- Kutipan Teks -
Bahrudin sendiri tidak menduga jika siswa-siswanya pandai menulis. Yang dilakukannya adalah memberi kesempatan mereka untuk terus berkarya. Karya-karya mereka dihargai. Salah satu cara untuk menghargai karya mereka adalah dengan memajangnya di mading atau di papan-papan dalam kelas agar dibaca orang lain.
Ada kisah menarik dari lahirnya sebuah buku. Pernah terjadi kesepakatan antar siswa SMP Q-tha kelas 3 untuk tidak ikut ujian nasional. Di tempat lain UN bikin mumet, di Q-tha hanya jadi ‘rembugan’ anak-anak ingusan. Namun tahu-tahu salah satu siswa bernama Zafika dan seorang kawannya lagi ngotot ingin ikut UN. Kenapa? Karena ia hendak mengarang buku tentang ujian nasional. Sementara seorang temannya lagi kelak ingin melanjutkan ke sekolah lain. Pilihan beda harus dihargai, begitu prinsip mereka. Maka jadilah Zafika ujian nasional. Tak lama setelah UN usai, terbitlah judul buku karya Zafika dengan judul ‘Lebih Asyik Tanpa UAN’ yang menghebohkan itu.
Saya kemudian teringat ucapan Ahmad. Menurutnya anak-anak mesti dilepas dengan dunianya, tidak boleh didikte orang dewasa. Jika didikte itu sama artinya mereka jadi foto-copy kita, sedangkan dunianya masa depan yang jelas berbeda.

- Soal Latihan -
**a)** Menurut kutipan tentang siswa SMP Q-tha, apa judul buku yang ditulis Zafika setelah UN selesai?
**b)** Tulis lanjutan kutipan tentang siswa SMP Q-tha, mulai setelah kalimat terakhirnya.

- Bagian Data -
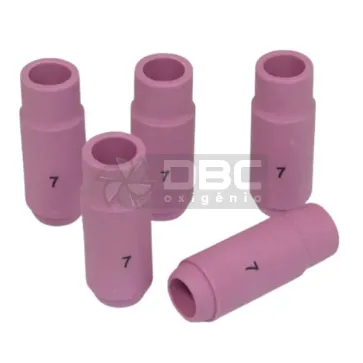 Bocal Cerâmico 10N47 nº 07, para Tocha TIG (5 Unidades)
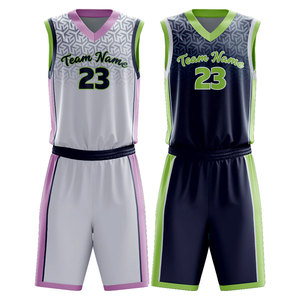 Kits d'uniformes de basket-ball unisexe Ensembles d'uniformes de basket-ball Uniforme de basket-ball réversible de haute qualité - Product Image 1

- Jawaban Latihan -
**a)** ‘Lebih Asyik Tanpa UAN’

**b)**
Saya berpikir, mungkinkah ‘kenekatan’ insan-insan Q-tha bisa diterapkan di tempat lain? Saya tanyakan kepada kawan-kawan andaikan anaknya sekolah di Q-tha berani melepas? Rata-rata jawabnya tidak! Tapi mereka sepakat bahwa membebaskan anak-anak berpikir dan berkreativitas layak ditiru. Ketua rombongan H Muthohir berujar, kalau ada yang bisa meniru adalah KBM, bukan sekolah formal. Program sema-cam Q-tha akan bertabrakan dengan sistem sekolah formal yang sudah berjalan lama yang mengharuskan siswa lulus UN.
Ada catatan penting yang saya peroleh, bahwa belajar bisa kapan saja dan di mana, dengan cara apa saja. Apalagi Pemerintah menerima segala macam bentuk pendidikan non formal dan dianggap setara penddikan formal. Di non formal pun bisa membuka peluang luas untuk menjadi lembaga pendidikan murah namun unggulan.
Sayangnya, kualitas selalu diindetikkan dengan biaya mahal. Jika sudah dianggap demikian, komersialisasi sekolahpun dianggap sah. Akibatnya banyak anak yang tidak bisa melanjutkan sekolah karena biayanya mahal, meski hanya sekolah biasa.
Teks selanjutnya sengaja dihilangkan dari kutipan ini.